無資格検査 日産の社長が「謝罪」をしない理由:スピン経済の歩き方(4/5 ページ)
無資格の従業員に「完成検査」をさせていたことが判明した日産自動車が、38車種116万台のリコールの届け出をした。多くのメディアがこの問題を報じているが、筆者の窪田順生氏は同社の「危機管理対応」に注目しているという。どういうことかというと……。
不可解な対応に自動車メディアからも厳しい声
それは緊急会見なんだからしょうがないんじゃない、と擁護する人もいるだろうが、日産湘南工場で国土交通省の抜き打ち検査が行われて発覚したのは9月18日以降。事態を把握して、役員クラスのスケジュールを抑える時間は十分にあった。にもかかわらず、部長クラスが登壇――。この不可解な対応には自動車メディアからも厳しい声があがった。
『仮に会長や社長が出席しないまでも、経営責任のある役員クラスが謝罪し、説明するのは当然のことで、販売店や顧客を軽視していると思われても仕方ないだろう』(レスポンス 10月2日)
おっしゃるとおりだが、筆者は顧客や販売店をバカにしているわけではなく、これも問題の矮小化を目指した日産のしたたかなイメージ戦略ではないかと考えている。
もし担当役員が緊急会見に登壇して頭を下げて詫びれば、次は西川社長を中心とした謝罪会見を催すしかない。このような流れにもっていかれないため、無資格検査とは、安全性に影響を及ばさない「小さな問題」だということを世の中に印象付けるため、部長の謝罪からスタートしたのではないか。
そんなの考えすぎだと思うかもしれないが、実は日産という会社はわりとこういう攻めの危機管理対応をやっている。
それを如実に示すのが、三菱自動車の燃費不正発覚からの日産傘下入りという一連の流れだ。
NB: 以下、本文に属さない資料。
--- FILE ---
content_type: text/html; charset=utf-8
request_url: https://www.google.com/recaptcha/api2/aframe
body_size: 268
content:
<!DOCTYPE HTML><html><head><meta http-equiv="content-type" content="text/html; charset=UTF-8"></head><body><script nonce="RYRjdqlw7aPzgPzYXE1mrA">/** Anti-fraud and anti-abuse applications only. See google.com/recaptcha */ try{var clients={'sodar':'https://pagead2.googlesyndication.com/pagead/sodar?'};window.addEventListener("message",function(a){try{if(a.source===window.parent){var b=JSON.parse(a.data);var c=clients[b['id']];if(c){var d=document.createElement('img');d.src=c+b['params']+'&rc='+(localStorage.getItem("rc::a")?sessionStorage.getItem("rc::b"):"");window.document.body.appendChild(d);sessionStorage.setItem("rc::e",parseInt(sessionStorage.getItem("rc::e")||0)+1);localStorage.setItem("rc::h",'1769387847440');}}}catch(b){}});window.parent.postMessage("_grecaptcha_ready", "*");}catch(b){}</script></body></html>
筆者はかつて『三菱自動車の日産傘下入りが「シナリオ通り」に見えてしまう3つの理由』という記事のなかで、三菱の不正発覚後、就任したばかりの相川哲郎社長が矢面に立たされ、実際に不正が行われていた期間も含めて長く三菱自動車のかじ取りをしていた益子修会長がなかなかマスコミの前に現れなかった理由を、日産との資本提携を見据えて、「三菱再建の顔」としていくためにネガティブイメージをつけないように温存するための戦略ではないかと指摘した。
さらに言ってしまうと「益子会長隠し」の背景には、この時点で資本業務提携が水面下で進められていた日産側の「意向」が強く働いた可能性を示唆したのだ。